This term refers to a relaxed and informal conversation between two or more people. It can take place in person or online.

  • For example, “Let’s have a chat over coffee and catch up.”
  • During a group project, someone might suggest, “Let’s chat about our progress and divide tasks.”
  • Online, a user might say, “I had a great chat with a stranger on a forum last night.”

2. Banter

Banter is playful and light-hearted conversation that involves teasing, joking, or making witty remarks. It often occurs between friends or colleagues.

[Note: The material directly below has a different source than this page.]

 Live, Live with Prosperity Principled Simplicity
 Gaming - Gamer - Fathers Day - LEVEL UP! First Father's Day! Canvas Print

  • For instance, “The friends engaged in playful banter, poking fun at each other.”
  • In a friendly debate, someone might say, “We bantered back and forth, exchanging clever remarks.”
  • A co-worker might engage in banter, saying, “You can always count on us for some office banter.”

3. Powwow

This term refers to a meeting or gathering, often for discussion or decision-making purposes. It can be used in a formal or informal context.

  • For example, “Let’s have a powwow to discuss the upcoming project.”
  • During a team meeting, a manager might say, “We need to have a quick powwow to address some issues.”
  • A group of friends planning a trip might say, “Let’s have a powwow to finalize the details.”

4. Chit-chat

Chit-chat refers to casual and light conversation about unimportant or non-serious topics. It often involves polite and friendly exchanges.

  • For instance, “We engaged in chit-chat while waiting for the event to start.”
  • During a networking event, someone might engage in chit-chat, asking, “So, what do you do for a living?”
  • A person might say, “I enjoy some chit-chat to break the ice in social situations.”

5. Rap session

A rap session is an intense and focused discussion or brainstorming session. It often involves sharing ideas, opinions, and perspectives.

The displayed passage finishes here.